------ Excerpt to read
Even in those cases, the church “does not ask elected officials to vote a certain way or to take a certain position,” the new wording says. “Members who are elected officials make their own decisions. These officials might not agree with one another or with a publicly stated church position. They do not speak for the church.”
The faith does employ lobbyists, however, to advance its views in the corridors of power, including on Utah’s Capitol Hill.
Many of the handbook changes echo what Dallin H. Oaks, first counselor in the governing First Presidency, said in a speech at the faith’s April General Conference.
“We should never assert that a faithful Latter-day Saint cannot belong to a particular party or vote for a particular candidate,” Oaks, a former Utah Supreme Court justice, said. “...There are many political issues, and no party, platform or individual candidate can satisfy all personal preferences.”
The handbook also added a new entry on refugees. Section 38.8.35 says that Latter-day Saints, “as part of their responsibility to care for those in need . . . offer their time, talents, and friendship to welcome refugees as members of their communities.”
The church long has supported refugees, including a relief project organized in 2016 called “I Was a Stranger.”
The handbook entry directs readers to ChurchofJesusChrist.org/refugees. A separate section titled “Immigration” encourages showing the same welcoming attitude to immigrants.
The handbook’s other latest changes cover internal church policies on leadership, structure, ward councils and activities committees.
In February 2020, the church introduced its new “General Handbook: Serving in The Church of Jesus Christ of Latter-day Saints” — available online for all to read. It spells out the faith’s mission and goals as well as its policies, practices and procedures.
Updates and revisions followed. They included language changes used to describe church actions to help members repent of “serious sins.” Excommunication and disfellowshipment were out, replaced by “withdrawal of church membership” and “formal membership restrictions.”
In December, the church unveiled new wording about social issues from sexual abuse to conversion therapy, cremation to stillborn babies, counseling to HIV infection. An April update included warnings about survivalism and affinity fraud.
The entire handbook is expected to be updated in English, according to a news release, “by the end of the year.”
------------
▸ Exercise requirements:
**A.** Repeat the handbook article word for word, everything from "Even in those" down to "Utah’s Capitol Hill.".
**B.** According to the handbook article, what website does the new entry on refugees direct readers to?
The data after this point was taken from a separate source.
------ Supplied data
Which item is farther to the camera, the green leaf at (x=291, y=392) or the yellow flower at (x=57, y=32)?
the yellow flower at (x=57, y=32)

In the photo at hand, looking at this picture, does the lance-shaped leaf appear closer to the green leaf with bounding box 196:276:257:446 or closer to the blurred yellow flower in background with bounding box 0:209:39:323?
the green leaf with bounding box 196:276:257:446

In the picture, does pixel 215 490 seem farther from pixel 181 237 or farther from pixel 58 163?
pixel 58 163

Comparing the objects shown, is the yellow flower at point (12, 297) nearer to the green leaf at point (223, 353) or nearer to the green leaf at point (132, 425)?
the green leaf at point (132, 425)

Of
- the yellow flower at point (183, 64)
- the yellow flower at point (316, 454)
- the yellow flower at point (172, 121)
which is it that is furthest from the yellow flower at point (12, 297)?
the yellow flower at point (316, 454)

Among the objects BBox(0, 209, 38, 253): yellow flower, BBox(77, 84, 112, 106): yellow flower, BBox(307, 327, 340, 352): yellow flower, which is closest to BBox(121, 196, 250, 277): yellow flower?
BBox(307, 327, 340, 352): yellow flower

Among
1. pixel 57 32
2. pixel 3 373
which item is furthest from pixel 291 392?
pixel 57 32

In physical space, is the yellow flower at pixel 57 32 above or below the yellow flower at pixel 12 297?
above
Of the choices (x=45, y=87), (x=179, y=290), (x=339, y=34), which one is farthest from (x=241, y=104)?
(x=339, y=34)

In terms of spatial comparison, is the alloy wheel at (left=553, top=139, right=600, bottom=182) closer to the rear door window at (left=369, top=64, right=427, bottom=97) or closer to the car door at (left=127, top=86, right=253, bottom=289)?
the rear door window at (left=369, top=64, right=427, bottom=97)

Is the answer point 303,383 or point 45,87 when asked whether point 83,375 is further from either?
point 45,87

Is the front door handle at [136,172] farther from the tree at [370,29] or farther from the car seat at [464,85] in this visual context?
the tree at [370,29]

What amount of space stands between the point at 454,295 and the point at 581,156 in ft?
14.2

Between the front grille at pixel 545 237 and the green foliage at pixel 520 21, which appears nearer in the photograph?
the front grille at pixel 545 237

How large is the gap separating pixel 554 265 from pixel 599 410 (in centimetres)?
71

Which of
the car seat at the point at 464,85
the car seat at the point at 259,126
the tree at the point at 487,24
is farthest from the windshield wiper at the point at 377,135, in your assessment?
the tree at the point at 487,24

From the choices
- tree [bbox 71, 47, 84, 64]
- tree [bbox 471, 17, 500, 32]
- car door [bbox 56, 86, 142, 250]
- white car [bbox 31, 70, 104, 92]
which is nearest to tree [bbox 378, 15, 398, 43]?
------------
▸ Results by task:
**A.**
Even in those cases, the church “does not ask elected officials to vote a certain way or to take a certain position,” the new wording says. “Members who are elected officials make their own decisions. These officials might not agree with one another or with a publicly stated church position. They do not speak for the church.”
The faith does employ lobbyists, however, to advance its views in the corridors of power, including on Utah’s Capitol Hill.

**B.** ChurchofJesusChrist.org/refugees